Hi collegues,
Studying at the DO0180 and DO0280 in order to prepare better my next try to the exam i have found something that appear to not be explained in the labs...
In some labs is used for example in startupProbes an /health endpoint in order to test if our application have finished it's startup process succesfully or not... using this kind of probe (startupProbe) we can see that in our pods it's state change to running when startup process have finished etc. but something that i have found and now I don't understand very well is why in Openshift 4.12 Documentation in Building Aplications / Aplication Health we find that this endpoint appear with a Z at the end ( /heathz ) and not ( /health ) and the most important, why in our lab if I use /healthz instead of /health appear this error ?
My objetive is to understand why....
The "health" probes are actually defined as a liveness probe and a startup probe. The endpoint for each of those is configurable and can be defined as anything - "/health" is just one convention, but theoretically can be anything you choose.
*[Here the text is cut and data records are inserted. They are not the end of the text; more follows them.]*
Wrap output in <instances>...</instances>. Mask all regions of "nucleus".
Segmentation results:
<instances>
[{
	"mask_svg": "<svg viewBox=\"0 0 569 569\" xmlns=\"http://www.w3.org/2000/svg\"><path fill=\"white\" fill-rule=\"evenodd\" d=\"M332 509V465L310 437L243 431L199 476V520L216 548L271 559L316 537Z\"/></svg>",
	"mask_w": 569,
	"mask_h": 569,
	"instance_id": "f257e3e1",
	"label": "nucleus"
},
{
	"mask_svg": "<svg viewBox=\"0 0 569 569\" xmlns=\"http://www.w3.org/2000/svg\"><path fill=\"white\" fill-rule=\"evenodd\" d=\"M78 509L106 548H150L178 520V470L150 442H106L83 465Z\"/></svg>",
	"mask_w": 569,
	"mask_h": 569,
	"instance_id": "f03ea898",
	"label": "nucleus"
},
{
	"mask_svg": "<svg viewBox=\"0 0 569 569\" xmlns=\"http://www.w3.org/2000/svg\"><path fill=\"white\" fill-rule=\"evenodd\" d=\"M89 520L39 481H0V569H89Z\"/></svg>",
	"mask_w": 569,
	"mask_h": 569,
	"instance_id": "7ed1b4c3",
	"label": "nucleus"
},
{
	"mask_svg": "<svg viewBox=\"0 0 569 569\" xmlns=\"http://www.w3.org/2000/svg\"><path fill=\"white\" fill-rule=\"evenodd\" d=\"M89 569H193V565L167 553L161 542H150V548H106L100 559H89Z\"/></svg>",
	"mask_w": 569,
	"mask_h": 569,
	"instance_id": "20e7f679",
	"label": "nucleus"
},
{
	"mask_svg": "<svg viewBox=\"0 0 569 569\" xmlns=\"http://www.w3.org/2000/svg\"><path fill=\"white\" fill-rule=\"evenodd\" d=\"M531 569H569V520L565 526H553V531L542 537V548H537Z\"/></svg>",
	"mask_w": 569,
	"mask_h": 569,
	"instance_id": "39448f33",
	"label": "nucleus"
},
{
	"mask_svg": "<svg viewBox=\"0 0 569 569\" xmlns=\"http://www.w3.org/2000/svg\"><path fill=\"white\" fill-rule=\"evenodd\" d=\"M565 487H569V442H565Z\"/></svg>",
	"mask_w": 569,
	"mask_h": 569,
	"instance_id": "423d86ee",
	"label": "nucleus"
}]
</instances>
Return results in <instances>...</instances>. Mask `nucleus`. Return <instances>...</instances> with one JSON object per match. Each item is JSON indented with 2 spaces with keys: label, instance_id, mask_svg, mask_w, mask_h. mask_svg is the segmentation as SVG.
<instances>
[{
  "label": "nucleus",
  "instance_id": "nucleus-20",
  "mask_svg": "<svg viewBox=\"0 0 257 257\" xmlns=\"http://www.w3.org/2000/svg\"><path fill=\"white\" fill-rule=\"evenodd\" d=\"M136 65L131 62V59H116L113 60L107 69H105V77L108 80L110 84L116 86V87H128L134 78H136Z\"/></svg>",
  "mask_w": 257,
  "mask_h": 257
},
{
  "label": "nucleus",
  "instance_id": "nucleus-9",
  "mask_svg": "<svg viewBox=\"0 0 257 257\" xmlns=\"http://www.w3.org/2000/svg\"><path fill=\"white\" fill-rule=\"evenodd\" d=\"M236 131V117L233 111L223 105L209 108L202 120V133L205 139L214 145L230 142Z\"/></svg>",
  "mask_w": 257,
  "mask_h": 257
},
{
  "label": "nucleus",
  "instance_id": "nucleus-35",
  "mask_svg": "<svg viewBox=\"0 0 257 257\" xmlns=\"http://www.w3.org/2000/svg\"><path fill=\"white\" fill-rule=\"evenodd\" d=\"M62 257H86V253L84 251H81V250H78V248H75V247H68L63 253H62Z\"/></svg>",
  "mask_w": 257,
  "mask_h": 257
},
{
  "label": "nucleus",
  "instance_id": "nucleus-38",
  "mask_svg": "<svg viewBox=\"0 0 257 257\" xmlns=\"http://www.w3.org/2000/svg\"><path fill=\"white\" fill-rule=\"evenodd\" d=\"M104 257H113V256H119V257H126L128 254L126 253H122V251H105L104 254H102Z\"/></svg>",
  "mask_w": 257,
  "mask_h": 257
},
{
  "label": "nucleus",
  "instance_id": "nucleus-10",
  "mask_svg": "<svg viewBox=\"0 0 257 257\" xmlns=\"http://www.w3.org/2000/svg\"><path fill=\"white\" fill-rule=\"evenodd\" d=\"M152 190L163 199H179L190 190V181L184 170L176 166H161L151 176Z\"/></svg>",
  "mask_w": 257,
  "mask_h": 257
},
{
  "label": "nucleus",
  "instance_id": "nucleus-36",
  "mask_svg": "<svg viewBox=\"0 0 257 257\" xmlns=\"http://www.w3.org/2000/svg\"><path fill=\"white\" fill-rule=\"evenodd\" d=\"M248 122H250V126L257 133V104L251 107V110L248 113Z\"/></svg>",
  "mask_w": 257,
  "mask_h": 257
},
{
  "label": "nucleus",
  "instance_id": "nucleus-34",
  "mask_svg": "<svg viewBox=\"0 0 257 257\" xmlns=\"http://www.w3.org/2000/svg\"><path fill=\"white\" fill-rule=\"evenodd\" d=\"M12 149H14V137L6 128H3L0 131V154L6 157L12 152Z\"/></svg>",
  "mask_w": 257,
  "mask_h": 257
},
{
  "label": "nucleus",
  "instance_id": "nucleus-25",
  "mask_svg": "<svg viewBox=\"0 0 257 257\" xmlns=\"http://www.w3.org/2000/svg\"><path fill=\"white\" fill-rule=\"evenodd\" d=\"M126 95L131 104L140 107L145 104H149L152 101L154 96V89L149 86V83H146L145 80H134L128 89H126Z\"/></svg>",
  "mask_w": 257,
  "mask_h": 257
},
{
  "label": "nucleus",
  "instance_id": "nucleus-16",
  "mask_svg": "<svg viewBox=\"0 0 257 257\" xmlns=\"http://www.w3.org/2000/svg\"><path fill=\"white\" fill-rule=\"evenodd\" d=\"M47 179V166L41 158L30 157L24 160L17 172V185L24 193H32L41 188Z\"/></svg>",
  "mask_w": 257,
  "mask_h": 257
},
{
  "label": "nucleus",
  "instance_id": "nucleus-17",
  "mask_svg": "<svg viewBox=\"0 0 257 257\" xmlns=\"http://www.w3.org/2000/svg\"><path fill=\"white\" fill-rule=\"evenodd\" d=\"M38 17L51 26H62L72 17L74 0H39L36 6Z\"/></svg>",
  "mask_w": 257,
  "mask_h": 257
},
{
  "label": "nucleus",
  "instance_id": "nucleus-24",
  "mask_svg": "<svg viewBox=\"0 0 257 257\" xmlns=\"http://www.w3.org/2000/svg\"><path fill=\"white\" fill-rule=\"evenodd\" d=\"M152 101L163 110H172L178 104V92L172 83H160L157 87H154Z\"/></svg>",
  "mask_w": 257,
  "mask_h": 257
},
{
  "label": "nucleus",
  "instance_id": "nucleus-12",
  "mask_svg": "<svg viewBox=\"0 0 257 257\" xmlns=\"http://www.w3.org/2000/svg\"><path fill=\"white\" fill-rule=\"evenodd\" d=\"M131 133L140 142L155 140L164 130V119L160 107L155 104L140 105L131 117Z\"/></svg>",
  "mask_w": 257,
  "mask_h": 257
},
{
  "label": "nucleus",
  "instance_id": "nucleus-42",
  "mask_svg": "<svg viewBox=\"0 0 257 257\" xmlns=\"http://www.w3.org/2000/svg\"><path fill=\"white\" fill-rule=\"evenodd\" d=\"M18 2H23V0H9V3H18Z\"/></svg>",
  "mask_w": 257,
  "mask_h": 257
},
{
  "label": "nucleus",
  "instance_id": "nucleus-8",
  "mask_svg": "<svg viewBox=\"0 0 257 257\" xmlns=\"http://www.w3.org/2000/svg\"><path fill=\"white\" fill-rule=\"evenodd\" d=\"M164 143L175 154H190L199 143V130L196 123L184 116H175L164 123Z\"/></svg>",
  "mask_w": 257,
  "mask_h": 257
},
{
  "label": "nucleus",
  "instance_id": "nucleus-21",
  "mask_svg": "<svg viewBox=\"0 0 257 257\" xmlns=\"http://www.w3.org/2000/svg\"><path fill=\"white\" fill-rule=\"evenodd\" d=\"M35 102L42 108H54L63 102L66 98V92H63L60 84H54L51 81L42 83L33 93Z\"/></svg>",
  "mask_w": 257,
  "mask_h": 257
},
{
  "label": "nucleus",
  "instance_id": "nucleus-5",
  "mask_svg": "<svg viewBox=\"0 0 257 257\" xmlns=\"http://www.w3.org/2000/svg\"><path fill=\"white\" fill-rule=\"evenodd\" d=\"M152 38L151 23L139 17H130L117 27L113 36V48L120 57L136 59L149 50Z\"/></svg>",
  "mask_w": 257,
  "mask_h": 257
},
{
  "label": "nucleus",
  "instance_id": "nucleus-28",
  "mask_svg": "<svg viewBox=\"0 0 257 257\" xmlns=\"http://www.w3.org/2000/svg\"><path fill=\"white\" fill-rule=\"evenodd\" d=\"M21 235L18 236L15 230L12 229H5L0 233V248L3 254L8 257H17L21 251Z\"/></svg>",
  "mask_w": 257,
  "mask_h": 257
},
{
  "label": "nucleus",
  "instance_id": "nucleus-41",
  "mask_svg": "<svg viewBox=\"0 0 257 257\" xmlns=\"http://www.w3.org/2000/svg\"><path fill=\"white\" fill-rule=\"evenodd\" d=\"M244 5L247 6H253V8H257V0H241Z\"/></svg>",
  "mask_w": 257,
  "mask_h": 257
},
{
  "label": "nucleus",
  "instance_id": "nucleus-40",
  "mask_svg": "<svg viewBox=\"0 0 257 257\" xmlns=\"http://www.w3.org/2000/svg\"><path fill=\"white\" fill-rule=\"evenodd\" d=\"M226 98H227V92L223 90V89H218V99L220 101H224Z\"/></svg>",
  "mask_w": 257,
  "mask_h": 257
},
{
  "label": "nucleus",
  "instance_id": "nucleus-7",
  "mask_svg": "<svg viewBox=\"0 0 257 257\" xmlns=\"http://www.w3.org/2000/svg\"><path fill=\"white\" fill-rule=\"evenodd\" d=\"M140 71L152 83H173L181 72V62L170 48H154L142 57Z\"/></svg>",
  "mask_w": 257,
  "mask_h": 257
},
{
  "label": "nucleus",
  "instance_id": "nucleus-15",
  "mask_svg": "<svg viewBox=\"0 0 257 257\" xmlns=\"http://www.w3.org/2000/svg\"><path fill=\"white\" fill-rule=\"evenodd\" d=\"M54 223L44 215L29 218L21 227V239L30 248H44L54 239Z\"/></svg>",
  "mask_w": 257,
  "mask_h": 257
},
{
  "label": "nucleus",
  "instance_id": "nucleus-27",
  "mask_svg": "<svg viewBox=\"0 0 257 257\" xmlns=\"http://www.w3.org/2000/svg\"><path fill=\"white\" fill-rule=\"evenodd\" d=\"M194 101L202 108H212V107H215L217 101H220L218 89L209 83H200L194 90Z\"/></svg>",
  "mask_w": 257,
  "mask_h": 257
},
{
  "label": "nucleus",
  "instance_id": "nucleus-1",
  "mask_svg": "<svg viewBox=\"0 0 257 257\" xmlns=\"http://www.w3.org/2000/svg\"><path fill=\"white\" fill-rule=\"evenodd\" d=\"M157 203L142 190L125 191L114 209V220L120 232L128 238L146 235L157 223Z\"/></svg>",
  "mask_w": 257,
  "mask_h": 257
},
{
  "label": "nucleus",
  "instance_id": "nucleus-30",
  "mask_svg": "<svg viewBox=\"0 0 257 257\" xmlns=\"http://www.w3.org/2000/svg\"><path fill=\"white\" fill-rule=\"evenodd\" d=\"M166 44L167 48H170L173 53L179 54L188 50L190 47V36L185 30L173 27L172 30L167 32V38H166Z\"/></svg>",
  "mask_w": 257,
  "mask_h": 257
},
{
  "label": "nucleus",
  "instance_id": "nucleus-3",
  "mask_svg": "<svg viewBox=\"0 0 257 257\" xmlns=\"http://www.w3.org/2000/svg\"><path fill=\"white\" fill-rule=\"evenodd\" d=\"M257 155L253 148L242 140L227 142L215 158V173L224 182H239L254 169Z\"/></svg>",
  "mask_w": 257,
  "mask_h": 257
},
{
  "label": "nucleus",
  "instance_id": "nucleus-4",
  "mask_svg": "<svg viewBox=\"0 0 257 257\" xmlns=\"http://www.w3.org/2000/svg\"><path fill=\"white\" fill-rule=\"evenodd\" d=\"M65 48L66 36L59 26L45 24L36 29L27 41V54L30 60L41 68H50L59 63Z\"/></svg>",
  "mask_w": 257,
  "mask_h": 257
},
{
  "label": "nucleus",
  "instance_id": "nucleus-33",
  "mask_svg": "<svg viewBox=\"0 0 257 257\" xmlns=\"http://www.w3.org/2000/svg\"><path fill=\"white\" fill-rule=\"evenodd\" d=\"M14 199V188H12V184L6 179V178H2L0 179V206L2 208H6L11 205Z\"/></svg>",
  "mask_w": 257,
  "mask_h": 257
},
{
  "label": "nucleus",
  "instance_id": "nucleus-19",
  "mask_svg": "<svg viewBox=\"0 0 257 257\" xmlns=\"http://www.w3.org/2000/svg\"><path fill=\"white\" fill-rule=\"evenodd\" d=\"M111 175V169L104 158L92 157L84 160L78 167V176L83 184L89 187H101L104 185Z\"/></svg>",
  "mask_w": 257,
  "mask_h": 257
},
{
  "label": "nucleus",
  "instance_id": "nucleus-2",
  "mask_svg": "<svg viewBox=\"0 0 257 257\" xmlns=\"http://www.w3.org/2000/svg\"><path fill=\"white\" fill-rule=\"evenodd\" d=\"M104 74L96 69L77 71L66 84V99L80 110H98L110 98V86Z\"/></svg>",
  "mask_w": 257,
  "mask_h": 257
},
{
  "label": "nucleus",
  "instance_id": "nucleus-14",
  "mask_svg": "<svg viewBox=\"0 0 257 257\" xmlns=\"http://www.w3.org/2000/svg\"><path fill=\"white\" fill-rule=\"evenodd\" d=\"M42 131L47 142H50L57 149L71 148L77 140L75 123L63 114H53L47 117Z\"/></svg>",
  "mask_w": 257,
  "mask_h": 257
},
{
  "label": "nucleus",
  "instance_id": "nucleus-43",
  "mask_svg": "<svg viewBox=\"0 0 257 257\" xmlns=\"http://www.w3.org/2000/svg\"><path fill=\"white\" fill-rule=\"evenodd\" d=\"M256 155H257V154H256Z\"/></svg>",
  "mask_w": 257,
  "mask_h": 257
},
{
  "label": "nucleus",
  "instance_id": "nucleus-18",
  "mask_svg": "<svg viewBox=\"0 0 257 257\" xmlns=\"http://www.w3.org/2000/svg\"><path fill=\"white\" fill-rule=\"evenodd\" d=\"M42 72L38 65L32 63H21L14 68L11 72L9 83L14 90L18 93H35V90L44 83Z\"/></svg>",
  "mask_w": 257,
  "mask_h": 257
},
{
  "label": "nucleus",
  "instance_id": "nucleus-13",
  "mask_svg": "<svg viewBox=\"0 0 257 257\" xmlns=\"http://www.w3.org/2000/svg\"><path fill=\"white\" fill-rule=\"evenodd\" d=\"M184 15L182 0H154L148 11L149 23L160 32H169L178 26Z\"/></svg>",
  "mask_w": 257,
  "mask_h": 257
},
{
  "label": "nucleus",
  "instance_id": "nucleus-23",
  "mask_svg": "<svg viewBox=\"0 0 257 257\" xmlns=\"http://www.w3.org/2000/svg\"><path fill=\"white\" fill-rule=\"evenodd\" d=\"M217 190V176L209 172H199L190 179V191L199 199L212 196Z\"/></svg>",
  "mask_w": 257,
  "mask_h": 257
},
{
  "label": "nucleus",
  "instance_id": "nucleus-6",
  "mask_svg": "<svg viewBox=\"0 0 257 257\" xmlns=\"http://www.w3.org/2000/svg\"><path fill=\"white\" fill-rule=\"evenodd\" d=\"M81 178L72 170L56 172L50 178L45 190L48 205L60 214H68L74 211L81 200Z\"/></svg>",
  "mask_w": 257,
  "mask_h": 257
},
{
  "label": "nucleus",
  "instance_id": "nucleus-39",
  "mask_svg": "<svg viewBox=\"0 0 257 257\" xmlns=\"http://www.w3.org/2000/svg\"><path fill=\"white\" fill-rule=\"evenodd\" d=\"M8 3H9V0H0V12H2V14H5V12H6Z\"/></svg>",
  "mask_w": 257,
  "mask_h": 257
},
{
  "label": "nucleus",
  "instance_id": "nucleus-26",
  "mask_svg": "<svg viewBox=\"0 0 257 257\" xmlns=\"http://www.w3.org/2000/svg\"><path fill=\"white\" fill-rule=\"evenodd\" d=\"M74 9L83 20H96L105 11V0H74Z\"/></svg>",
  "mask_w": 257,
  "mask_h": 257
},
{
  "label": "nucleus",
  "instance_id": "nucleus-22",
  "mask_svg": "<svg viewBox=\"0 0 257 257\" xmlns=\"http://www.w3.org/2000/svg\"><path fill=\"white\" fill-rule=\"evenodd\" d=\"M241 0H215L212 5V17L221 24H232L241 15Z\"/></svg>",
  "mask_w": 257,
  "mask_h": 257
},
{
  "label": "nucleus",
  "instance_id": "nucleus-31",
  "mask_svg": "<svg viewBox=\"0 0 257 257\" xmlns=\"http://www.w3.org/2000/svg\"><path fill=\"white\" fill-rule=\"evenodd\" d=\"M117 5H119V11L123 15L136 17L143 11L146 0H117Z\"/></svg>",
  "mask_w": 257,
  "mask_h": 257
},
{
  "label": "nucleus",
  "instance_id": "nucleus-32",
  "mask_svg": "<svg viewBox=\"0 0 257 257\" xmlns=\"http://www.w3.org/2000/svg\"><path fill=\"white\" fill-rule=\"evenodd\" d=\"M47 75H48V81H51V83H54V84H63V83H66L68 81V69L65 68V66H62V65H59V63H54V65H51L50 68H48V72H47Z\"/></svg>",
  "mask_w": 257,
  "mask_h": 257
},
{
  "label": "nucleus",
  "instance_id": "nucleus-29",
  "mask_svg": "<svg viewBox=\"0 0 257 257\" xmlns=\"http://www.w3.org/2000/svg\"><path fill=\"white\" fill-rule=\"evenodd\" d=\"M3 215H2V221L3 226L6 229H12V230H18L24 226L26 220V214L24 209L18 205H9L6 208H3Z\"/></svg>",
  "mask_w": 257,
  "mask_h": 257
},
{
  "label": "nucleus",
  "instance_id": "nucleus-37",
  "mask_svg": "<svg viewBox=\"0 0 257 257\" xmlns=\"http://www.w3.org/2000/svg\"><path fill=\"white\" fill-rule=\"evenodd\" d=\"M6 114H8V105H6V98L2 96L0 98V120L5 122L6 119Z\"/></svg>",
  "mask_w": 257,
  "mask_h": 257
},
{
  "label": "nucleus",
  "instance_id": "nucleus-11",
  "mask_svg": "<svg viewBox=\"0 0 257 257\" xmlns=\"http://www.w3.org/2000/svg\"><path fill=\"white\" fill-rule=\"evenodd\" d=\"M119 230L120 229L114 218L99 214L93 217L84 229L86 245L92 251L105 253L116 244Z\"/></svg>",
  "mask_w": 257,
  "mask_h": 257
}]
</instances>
In the documentation (docs.openshift.com) the example is given as this:
livenessProbe:
httpGet:
scheme: HTTPS
path: /healthz
port: 8080
httpHeaders:
- name: X-Custom-Header
value: Awesome
The "health" probes are actually defined as a liveness probe and a startup probe. The endpoint for each of those is configurable and can be defined as anything - "/health" is just one convention, but theoretically can be anything you choose. In the documentation (docs.openshift.com) the example is given as this:
livenessProbe:
httpGet:
scheme: HTTPS
path: /healthz
port: 8080
httpHeaders:
- name: X-Custom-Header
value: Awesome
I understand your apointment but in our labs for example previously we do not know what endpoint should we use and what port... if i am understanding you this data should be informed in an exercise in the exam in order to use it . correct ?
Possibly. But remember YOU can define the endpoint. It has to be useful to your application, and those specifics are being defined so that the platform may call them. In the previous example there would need to be a web server running on port 8080 and defining an endpoint for "/healthz" - this is what the platform would call to check "liveness". If your webserver was running on port 9000 with a health endpoint of "/areyougood" you would have to specify that. If the name, protocol, and port were specified then you would have to verify that the application supported those and then use that.